:: PAGE EXCERPT ::
— begin —
Easy Espresso Crème Brûlée
“Crème brûlée is the ultimate ‘guy’ dessert. Make it and he’ll follow you anywhere.”
– Ina Garten.
I’d follow anyone anywhere for this crème brûlée. I can’t get over how wonderful it is with the espresso flavor added. I had some freshly purchased powder for another recipe and thought I’d throw in a couple teaspoons. Oh my goodness. The coffee with the vanilla, the warm sugar and the cold custard, the soft and the hard textures…it is sublime.
Can you make this recipe without the espresso powder? Sure. But trust me, the coffee flavor takes it to a whole new level. I’ve read you can substitute instant coffee for the espresso powder, or simmer coffee beans with the cream. I haven’t tried those methods but if you have, please share. How was it? Are these more convenient and/or cheaper alternatives to espresso powder equally tasty? I’d love to know.
Burnt Cream
That’s what “crème brûlée” means – burnt cream. Not sugar, interestingly enough. The earliest recorded recipe for crème brûlée is from one François Massialot in his 1691 cookbook Cuisinier Royal et Bourgeois, though it’s unlikely France can claim country of origin for the dessert. Spain is one of the main contenders, with its crema catalana, and England would be the other, where examples of a dessert called “burnt cream” date back to the 1400s.
For special occasions the top [of the custard] was covered in sugar and placed under a hot salamander so that it melted and bubbled, then allowed to cool again. This dish called Burnt Cream must have been a yearly favourite in spring and remained so for hundreds of years; in the late nineteenth century several people believed the recipe derived from Cambridge University. Now it appears on menus as Crème Brûlée, with no clue that it stemmed from the poorest medieval farmyard kitchen.
— end —
:: Rows from a box-labeling dataset ::
— begin —
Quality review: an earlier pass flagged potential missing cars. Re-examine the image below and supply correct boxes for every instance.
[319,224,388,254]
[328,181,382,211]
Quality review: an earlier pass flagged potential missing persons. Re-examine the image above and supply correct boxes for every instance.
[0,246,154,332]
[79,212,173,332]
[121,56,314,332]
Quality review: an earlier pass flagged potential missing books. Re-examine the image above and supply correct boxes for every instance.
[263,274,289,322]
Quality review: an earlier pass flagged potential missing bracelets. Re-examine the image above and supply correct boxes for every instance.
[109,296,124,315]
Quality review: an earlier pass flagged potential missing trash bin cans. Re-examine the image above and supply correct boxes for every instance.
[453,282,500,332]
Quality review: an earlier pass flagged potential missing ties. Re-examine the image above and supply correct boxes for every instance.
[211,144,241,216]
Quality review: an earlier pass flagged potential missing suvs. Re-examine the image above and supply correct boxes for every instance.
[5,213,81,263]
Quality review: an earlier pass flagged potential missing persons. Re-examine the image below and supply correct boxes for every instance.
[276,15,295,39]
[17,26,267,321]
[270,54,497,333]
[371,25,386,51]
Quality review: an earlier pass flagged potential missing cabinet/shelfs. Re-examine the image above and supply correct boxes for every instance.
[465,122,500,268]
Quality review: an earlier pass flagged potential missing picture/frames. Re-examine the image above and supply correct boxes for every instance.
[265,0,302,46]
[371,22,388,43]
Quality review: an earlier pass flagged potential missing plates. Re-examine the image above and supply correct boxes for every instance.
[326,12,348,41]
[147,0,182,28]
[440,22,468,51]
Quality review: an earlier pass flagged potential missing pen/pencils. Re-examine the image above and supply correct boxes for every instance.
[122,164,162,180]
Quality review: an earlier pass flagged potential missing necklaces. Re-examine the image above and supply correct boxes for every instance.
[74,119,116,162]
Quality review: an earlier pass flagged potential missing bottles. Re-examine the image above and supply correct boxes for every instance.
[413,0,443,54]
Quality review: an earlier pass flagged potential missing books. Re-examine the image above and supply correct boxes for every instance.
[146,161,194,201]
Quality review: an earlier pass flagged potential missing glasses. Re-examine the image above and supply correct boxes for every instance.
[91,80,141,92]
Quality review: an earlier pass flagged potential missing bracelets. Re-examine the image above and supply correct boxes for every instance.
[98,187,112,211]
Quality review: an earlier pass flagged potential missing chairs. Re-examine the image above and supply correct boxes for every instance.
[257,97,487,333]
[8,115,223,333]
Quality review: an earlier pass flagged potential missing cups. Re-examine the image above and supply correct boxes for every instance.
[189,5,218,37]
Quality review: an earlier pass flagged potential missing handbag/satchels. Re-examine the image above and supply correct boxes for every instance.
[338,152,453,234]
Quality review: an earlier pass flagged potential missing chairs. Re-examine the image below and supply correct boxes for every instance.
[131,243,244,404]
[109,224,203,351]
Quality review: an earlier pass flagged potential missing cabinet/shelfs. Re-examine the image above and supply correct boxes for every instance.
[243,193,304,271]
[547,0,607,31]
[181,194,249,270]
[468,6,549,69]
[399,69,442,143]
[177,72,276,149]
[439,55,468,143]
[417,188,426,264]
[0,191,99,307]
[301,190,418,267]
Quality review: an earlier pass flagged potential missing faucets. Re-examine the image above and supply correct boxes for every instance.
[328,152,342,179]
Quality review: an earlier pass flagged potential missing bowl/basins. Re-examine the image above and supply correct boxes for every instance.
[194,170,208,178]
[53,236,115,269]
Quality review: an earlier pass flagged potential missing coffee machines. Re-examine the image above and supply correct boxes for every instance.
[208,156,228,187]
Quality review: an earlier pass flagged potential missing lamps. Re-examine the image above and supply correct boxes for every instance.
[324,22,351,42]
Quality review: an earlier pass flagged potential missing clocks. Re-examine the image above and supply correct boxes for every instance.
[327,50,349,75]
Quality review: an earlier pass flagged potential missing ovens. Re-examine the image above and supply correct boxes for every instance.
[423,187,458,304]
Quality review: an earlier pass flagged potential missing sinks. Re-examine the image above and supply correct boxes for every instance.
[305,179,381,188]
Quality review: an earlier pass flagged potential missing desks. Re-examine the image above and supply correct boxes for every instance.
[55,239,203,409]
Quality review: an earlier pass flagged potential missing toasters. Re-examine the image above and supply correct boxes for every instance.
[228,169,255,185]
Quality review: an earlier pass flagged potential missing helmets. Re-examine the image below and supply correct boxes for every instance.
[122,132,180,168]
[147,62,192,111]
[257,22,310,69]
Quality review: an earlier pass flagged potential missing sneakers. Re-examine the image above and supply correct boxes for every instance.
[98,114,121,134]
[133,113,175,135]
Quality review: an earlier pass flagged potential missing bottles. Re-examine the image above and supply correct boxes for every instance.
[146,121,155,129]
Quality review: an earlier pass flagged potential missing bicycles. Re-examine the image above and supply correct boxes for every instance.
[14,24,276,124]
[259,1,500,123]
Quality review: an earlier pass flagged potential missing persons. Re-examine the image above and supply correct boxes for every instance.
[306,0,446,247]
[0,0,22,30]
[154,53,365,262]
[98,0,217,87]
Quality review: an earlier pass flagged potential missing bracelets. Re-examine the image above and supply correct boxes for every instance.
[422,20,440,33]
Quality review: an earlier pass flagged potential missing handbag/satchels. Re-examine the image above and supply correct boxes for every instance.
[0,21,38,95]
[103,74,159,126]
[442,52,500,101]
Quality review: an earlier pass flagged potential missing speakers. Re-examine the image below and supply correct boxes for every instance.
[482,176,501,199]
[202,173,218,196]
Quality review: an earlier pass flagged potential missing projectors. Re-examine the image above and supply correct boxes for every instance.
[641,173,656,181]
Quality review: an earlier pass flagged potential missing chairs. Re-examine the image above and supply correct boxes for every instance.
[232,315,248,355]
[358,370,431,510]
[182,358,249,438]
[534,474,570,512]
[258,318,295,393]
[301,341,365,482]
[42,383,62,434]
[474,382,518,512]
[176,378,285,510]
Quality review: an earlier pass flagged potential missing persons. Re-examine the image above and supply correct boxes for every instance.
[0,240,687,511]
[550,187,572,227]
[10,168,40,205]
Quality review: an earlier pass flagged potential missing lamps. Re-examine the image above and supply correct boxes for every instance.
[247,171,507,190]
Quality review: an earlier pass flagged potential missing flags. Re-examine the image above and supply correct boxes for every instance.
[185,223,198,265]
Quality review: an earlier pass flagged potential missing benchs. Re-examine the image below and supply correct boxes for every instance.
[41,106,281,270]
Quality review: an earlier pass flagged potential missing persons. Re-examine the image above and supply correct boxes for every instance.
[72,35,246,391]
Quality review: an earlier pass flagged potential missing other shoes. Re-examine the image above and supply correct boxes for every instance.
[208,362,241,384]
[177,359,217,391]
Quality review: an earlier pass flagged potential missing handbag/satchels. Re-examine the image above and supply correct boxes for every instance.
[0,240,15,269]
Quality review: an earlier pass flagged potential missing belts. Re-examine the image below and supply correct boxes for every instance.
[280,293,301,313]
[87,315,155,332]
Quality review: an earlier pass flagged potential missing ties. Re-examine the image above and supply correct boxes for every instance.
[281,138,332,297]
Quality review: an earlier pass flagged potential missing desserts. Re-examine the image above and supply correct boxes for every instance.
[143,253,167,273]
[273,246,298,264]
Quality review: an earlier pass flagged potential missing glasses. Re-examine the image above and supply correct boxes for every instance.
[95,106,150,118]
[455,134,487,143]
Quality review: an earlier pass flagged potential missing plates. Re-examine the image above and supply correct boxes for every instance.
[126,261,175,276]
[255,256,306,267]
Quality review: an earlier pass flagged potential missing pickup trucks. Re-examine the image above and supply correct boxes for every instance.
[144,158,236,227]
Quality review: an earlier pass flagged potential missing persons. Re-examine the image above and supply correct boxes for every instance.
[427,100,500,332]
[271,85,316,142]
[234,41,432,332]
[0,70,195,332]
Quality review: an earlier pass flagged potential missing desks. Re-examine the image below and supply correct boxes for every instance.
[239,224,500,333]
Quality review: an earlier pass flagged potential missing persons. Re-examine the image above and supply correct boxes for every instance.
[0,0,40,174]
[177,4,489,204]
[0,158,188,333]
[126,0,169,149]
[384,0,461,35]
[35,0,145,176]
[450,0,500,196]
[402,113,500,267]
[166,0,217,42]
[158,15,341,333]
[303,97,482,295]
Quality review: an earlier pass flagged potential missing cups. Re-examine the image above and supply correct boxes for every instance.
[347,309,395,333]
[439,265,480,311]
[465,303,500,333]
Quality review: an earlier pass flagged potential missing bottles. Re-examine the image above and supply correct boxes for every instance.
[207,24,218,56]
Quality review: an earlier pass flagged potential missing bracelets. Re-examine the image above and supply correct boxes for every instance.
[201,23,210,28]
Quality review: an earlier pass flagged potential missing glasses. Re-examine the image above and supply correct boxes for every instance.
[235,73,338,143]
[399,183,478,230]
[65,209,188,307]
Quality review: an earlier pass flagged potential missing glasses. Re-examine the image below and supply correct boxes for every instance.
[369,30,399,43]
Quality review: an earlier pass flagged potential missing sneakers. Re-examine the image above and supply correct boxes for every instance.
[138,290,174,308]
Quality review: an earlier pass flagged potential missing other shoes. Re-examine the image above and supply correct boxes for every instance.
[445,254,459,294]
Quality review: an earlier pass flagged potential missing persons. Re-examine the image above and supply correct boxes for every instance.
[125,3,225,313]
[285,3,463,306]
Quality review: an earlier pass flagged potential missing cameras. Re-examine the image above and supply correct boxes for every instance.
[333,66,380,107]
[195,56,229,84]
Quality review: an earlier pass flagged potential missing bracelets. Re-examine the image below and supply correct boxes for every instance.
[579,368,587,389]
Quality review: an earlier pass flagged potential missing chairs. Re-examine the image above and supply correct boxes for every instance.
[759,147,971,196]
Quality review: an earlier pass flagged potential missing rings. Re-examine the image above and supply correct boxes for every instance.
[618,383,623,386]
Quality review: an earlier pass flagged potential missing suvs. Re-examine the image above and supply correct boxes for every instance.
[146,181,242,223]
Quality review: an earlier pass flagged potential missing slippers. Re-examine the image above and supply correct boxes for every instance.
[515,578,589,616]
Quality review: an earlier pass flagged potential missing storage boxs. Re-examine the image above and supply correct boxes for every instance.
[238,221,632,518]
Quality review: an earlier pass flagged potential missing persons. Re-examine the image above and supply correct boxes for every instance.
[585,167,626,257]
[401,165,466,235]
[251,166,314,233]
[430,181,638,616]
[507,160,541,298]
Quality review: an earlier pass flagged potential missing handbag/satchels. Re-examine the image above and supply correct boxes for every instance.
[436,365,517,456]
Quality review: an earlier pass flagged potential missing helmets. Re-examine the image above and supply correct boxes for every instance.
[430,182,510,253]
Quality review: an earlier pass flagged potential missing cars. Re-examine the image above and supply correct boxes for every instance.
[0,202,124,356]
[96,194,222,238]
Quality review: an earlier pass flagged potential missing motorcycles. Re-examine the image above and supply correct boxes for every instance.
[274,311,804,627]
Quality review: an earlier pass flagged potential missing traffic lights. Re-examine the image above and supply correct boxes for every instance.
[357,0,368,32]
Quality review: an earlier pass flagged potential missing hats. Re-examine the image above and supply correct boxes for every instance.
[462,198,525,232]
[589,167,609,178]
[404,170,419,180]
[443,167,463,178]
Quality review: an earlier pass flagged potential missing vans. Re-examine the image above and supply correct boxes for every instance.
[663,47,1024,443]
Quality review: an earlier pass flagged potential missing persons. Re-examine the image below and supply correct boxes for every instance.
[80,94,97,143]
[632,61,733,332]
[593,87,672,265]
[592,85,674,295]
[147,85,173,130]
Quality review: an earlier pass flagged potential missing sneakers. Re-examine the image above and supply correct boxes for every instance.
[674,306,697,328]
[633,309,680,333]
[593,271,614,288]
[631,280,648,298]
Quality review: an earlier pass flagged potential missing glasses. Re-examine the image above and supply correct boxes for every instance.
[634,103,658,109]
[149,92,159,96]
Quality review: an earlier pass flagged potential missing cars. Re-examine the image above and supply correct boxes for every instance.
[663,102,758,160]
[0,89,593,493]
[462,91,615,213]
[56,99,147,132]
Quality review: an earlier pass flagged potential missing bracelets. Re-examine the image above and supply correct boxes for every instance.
— end —
:: DIRECTIONS ::
[1] Based on the crème brûlée post, decide whether each statement agrees with it. Answer yes or no and quote the words that settle it: (a) the earliest recorded recipe for crème brûlée comes from a 1691 cookbook; (b) the writer has tried using instant coffee in place of espresso powder; (c) "crème brûlée" means burnt sugar.
[2] Please quote the crème brûlée post from "Easy Espresso Crème" to "love to know.", with no changes.

:: RESPONSES BY TASK ::
[1]
(a) Yes: "The earliest recorded recipe for crème brûlée is from one François Massialot in his 1691 cookbook Cuisinier Royal et Bourgeois"
(b) No: "I haven’t tried those methods"
(c) No: "Not sugar, interestingly enough."

[2]
Easy Espresso Crème Brûlée
“Crème brûlée is the ultimate ‘guy’ dessert. Make it and he’ll follow you anywhere.”
– Ina Garten.
I’d follow anyone anywhere for this crème brûlée. I can’t get over how wonderful it is with the espresso flavor added. I had some freshly purchased powder for another recipe and thought I’d throw in a couple teaspoons. Oh my goodness. The coffee with the vanilla, the warm sugar and the cold custard, the soft and the hard textures…it is sublime.
Can you make this recipe without the espresso powder? Sure. But trust me, the coffee flavor takes it to a whole new level. I’ve read you can substitute instant coffee for the espresso powder, or simmer coffee beans with the cream. I haven’t tried those methods but if you have, please share. How was it? Are these more convenient and/or cheaper alternatives to espresso powder equally tasty? I’d love to know.